FACULTY MUST SUPPORT ONE ANOTHER

If a program or institutions to improve teaching and learning on the large scale that technology enthusiasts hope to see, much of the help needs to come from the faculty themselves. That's true even if the TLT improvements are usually low risk, low cost, increments. The professional TLT staff's role should be to support, organize and sustain those faculty-to-faculty efforts. The only way for such mass engagement to happen is if faculty want it, and if their departments and the institution recognize and reward faculty who help their colleagues. [The focus of this post is how faculty can help one another. But that faculty effort can also be complemented with support from trained student technology assistants.]
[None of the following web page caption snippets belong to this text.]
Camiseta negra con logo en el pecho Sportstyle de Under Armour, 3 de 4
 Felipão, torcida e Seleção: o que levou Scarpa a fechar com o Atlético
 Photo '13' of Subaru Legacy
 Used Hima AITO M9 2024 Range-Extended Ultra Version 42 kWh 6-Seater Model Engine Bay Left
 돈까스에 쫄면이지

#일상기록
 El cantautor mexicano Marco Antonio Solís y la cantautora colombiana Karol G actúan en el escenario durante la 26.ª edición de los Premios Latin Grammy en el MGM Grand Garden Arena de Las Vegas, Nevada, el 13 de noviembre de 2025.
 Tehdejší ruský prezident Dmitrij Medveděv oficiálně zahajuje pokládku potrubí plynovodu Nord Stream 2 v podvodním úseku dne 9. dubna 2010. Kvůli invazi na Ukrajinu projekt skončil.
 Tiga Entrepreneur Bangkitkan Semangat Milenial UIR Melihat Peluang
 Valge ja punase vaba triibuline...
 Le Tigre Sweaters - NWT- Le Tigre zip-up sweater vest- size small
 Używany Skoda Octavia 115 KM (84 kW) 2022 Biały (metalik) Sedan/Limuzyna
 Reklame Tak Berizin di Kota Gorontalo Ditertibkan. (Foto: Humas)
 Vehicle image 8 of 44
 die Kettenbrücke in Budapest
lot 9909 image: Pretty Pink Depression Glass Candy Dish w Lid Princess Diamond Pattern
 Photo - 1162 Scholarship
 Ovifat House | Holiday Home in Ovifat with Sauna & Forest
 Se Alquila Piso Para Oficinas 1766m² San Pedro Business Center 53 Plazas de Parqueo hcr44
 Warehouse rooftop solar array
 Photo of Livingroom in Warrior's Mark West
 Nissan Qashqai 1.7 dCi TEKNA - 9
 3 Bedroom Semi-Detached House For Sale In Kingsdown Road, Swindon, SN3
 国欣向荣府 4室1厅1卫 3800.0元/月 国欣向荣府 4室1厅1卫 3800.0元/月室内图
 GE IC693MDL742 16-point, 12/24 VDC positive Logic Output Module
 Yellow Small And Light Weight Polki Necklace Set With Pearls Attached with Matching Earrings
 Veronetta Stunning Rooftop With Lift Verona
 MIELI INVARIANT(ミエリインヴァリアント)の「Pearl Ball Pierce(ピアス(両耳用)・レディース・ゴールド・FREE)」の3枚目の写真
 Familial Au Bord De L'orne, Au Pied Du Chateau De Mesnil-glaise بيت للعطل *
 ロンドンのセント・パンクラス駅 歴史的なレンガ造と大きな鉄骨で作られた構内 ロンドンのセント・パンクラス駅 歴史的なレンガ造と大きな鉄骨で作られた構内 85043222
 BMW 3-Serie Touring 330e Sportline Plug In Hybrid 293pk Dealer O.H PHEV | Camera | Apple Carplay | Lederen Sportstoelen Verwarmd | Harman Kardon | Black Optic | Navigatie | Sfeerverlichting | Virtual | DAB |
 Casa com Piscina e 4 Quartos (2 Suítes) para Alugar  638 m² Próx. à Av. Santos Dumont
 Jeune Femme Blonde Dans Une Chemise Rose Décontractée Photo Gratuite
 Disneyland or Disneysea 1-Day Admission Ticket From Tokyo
Not all faculty need do the same things to help their colleagues. The scholarship of teaching and learning provides one set of possibilities. The teaching case study seminars above are another; the cases should be created and published by faculty (the clinic discussions should help identify candidates) and the seminars should be led by faculty. Similarly, 'scrounging' for TLT ideas and materials needs to be done mainly by faculty. And to develop the constellation of support workshops described earlier requires faculty participation as well.

I'm curious. Does your institution's support service for faculty go beyond the 'why' and the 'how?' Does your program encourage faculty to help each other? Can such faculty engagement be scaled up enough so that, over the years, a large proportion of the faculty can comfortably, cumulatively improve their courses?